## Reward Machines: Exploiting Reward Function Structure in Reinforcement Learning
Rodrigo  Toro Icarte, Toryn Q.  Klassen, Richard Valenzano, Sheila A. McIlraith
Keywords: 
JAIR/2022/Proceedings/12440 - Reward Machines: Exploiting Reward Function Structure in Reinforcement Learning.pdf
Project URL: 

### Implementation
_Given the documentation given by the authors on the method, how much time investment would it be to re-implement the method from scratch?_

[1]

The authors provide a link to their implementation in section 5.5 (https://github.com/RodrigoToroIcarte/reward_machines). In the readme they state an introduction to the method, installation instructions, how to run the code with a description of the parameters, a description of the included environments, how to run examples and where to find scripts to reproduce the results from the paper, how to export results, and some more code file descriptions. Code has okay comments.

### Data
_Given the data description in the documentation, how much effort take to either: Find the same dataset the authors used, or similar datasets and defend the comparability, or acquire one from scratch?_

[1]

(4/4)

The authors use simulated environments Office World, Craft World, Water World, HalfCheetah-v3 and provide descriptions, visualisations and citations on each.
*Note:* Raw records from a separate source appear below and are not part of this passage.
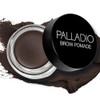 Palladio Pomada para Cejas Resistente al Agua, 24 Horas de
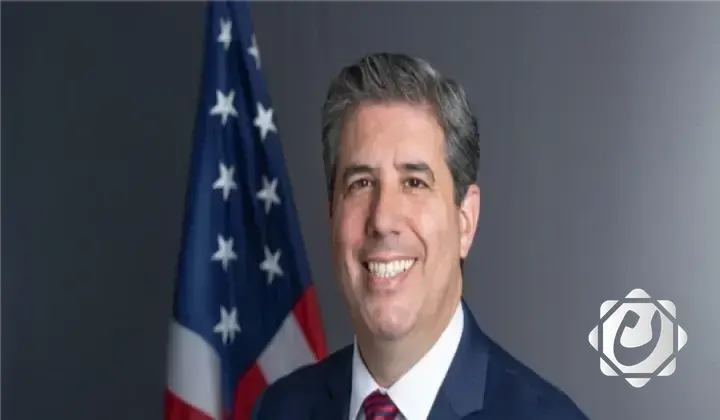 زيارة مرتقبة لنائب وزير الخارجية الأمريكي تشمل العراق وتركيا و"إسرائيل"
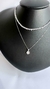 Conjunto Mini Pizza - loja online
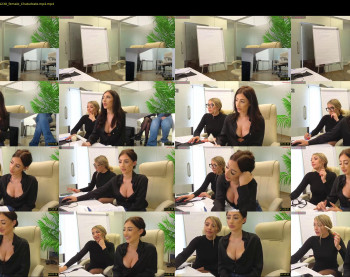 babesgowild — 64 minute Chaturbate couple cam show recording, 720p, Feb 22, 2024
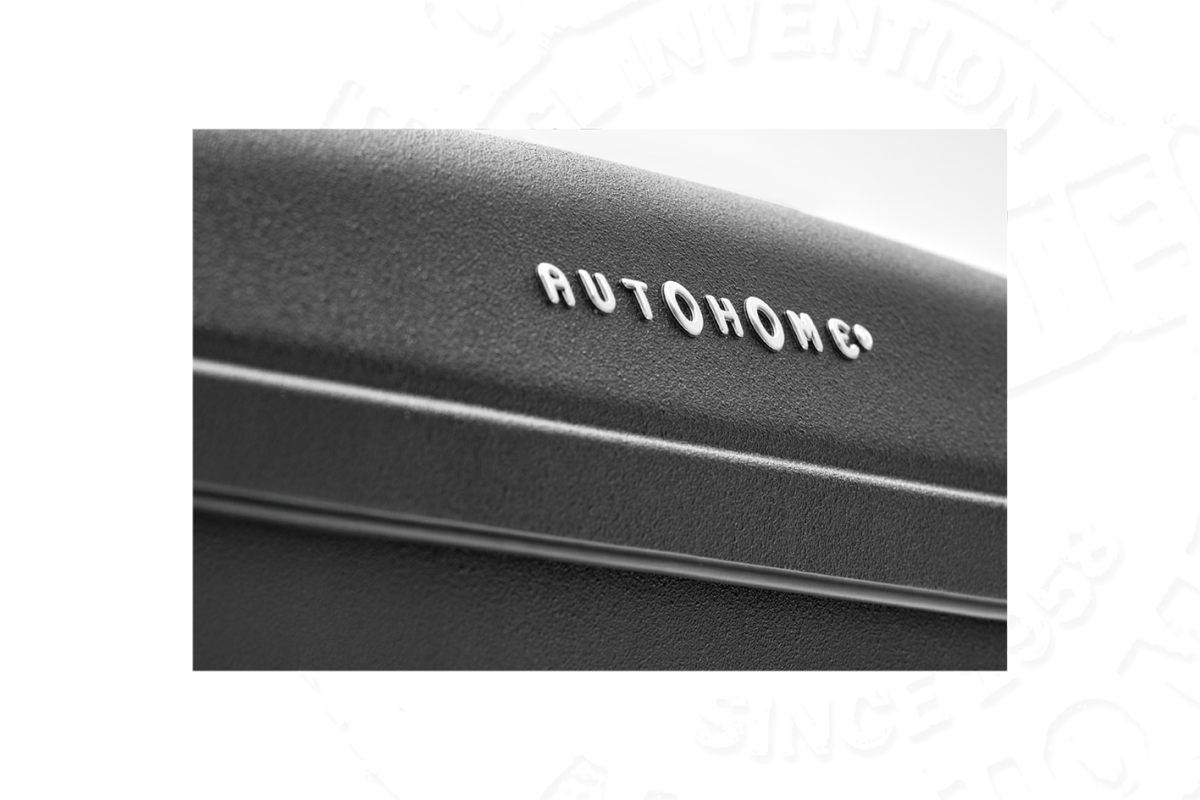 Air-Sky 360 Gamma Maggiolina Autohome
Each is included in the implementation installation.

### Configuration 
_Given the (hyper)parameters, including semantic parameters, of the method: How much effort would it take to acquire the algorithm configurations used for their results, and compare against their budgetary constraints?_

[2]

The authors provide the commands used to produce their experiments in the scripts folder per environment. They are also summarised in code files per environment in 'default.py' per implementation. The methods applied from other works have 'default values' from the original work. However not each acquisition is explained.

### Experimental Procedure
_Given the experimental set-up of the work, how difficult is it to set up a new experiment, similar to those presented in the original work, with the same procedure?_

[1]

The authors show the results averaged over 20/60 runs with 25th/75th percentile as variation. Metrics is average reward per step (environment) over training steps.

### Expertise
_How much effort would it take to acquire the expertise required to reproduce the work independently relying on the available documentation?_

[4]

Requires expertise in RL and reward machines.